TEXTE À LIRE.
------------

Lorsque je suis payé pour écrire un scénario, j'écris pendant deux mois durant lesquels le producteur intervient pour demander des réécritures. Le producteur prend le rôle du patron qui commande et lorsque celui-ci n'existe pas, nous pouvons prendre directement la caméra pour commencer à tourner sans le besoin d'écrire. Cela n'empêche pas d'écrire les dialogues que les comédiens liront, mais ce n'est pas cela que l'on appelle le scénario. Cette écriture aide aux répétitions sans pour autant constituer un scénario. C'est là une question intéressante pour comprendre le rapport entre les images et les mots.
Le vrai problème, c'est que le producteur recherche dans l'écriture d'un scénario les preuves que le film fonctionnera économiquement. Or, le producteur moins que quiconque n'est en mesure de savoir si un film peut marcher. L'histoire du cinéma est peuplé de scénarios auxquels les producteurs n'ont jamais cru et lorsque les films de ces scénarios rencontrent un succès, les producteurs réécrivent l'histoire officielle en affirmant qu'ils n'ont, depuis le début, jamais cessé de croire au scénario. L'inverse fonctionne également avec des producteurs qui imposent les différentes certitudes du succès avec tel acteur au casting : par exemple, la présence de Ricardo Darín devrait entraîner des entrées et lorsque malgré tout le film ne fonctionne pas dans les salles, cela démontre encore l'absence précise de règles pour déterminer les goûts des spectateurs. Car le public est volage.
Ce que recherche avant tout le producteur c'est une façon de contrôler le travail de ses ouvriers, dans ce cas les scénaristes et le metteur en scène. L'autre moment de contrôle du producteur se trouve au moment du montage. Le producteur déteste le tournage car c'est le moment de liberté des réalisateurs : c'est le moment où l'on peut faire ce que l'on veut, où personne d'autre, en dehors du tournage, ne saurait faire. Le tournage est ainsi un moment magique pour un réalisateur et qui se trouve au fondement de ce qu'est le cinéma. Le producteur peut ensuite prendre ces images et les commenter mais comme il ne sait pas les fabriquer, le tournage est le moment qu'il craint le plus dans la réalisation d'un film.
"La Flor" de Mariano Llinás © ARP Sélection
C. L. : Pour illustrer ce propos, le quatrième épisode de La Flor présente une équipe de tournage qui se révolte contre le réalisateur et le scénario non respecté.
M.L. : C'est en effet là une fantaisie de notre part cette histoire. Personne sur le tournage de La Flor n'a eu besoin de lire de scénario. Étant donné que le scénario est quelque chose que l'on fait pendant le tournage et que ce dernier est réalisé de manière intermittente, nous ne sommes pas dans le cadre d'un tournage classique étendu par exemple sur six semaines. C'est un tournage qui s'est déroulé sur plusieurs années pendant les week ends lorsque nous avions du temps libre. Le scénario est alors quelque chose que l'on est en train de comprendre en même temps que l'on fait le film. À un moment donné, un assistant réalisateur m'a demandé d'écrire pour savoir ce qu'il devait faire : c'est évidemment utile d'écrire pour mettre en ordre nos pensées. En revanche, le scénario comme outil pour donner des ordres à chacun n'existe pas sur nos tournages au sein d'El Pampero Cine. En fait, c'est l'industrie qui a besoin du scénario.

------------

CONSIGNE ÉCRITE 1. Recopiez le passage du texte sur les producteurs et le scénario qui s'ouvre sur les mots contenant "Ce que recherche" et se ferme sur "réalisation d'un film.".

(Entrées d'annotation en boîtes englobantes)
------------

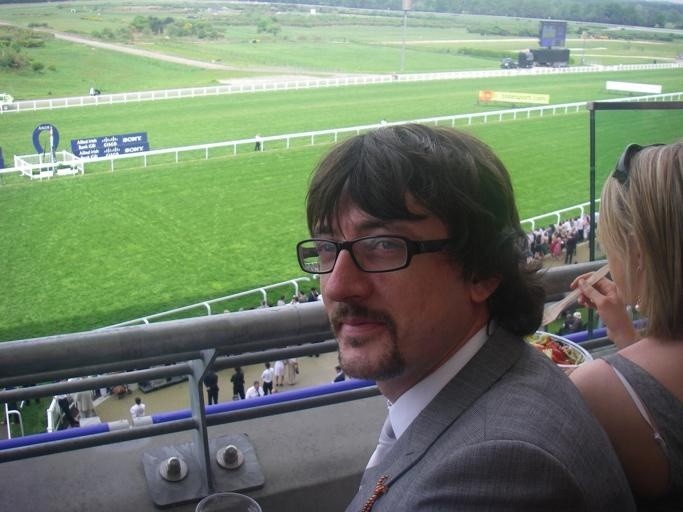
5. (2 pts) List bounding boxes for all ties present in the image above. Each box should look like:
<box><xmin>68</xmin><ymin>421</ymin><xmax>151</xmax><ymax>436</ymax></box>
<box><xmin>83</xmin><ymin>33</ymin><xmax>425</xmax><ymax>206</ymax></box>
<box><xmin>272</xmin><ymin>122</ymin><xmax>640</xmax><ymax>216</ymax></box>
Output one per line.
<box><xmin>359</xmin><ymin>412</ymin><xmax>397</xmax><ymax>491</ymax></box>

------------

CONSIGNE ÉCRITE 2. Réécrivez toutes les entrées en remplaçant "ties" par "umbrellas", sans rien changer d'autre. Laissez les images de côté dans votre réponse.

CORRIGÉ 1.
Ce que recherche avant tout le producteur c'est une façon de contrôler le travail de ses ouvriers, dans ce cas les scénaristes et le metteur en scène. L'autre moment de contrôle du producteur se trouve au moment du montage. Le producteur déteste le tournage car c'est le moment de liberté des réalisateurs : c'est le moment où l'on peut faire ce que l'on veut, où personne d'autre, en dehors du tournage, ne saurait faire. Le tournage est ainsi un moment magique pour un réalisateur et qui se trouve au fondement de ce qu'est le cinéma. Le producteur peut ensuite prendre ces images et les commenter mais comme il ne sait pas les fabriquer, le tournage est le moment qu'il craint le plus dans la réalisation d'un film.

CORRIGÉ 2.
5. (2 pts) List bounding boxes for all umbrellas present in the image above. Each box should look like:
<box><xmin>68</xmin><ymin>421</ymin><xmax>151</xmax><ymax>436</ymax></box>
<box><xmin>83</xmin><ymin>33</ymin><xmax>425</xmax><ymax>206</ymax></box>
<box><xmin>272</xmin><ymin>122</ymin><xmax>640</xmax><ymax>216</ymax></box>
Output one per line.
<box><xmin>359</xmin><ymin>412</ymin><xmax>397</xmax><ymax>491</ymax></box>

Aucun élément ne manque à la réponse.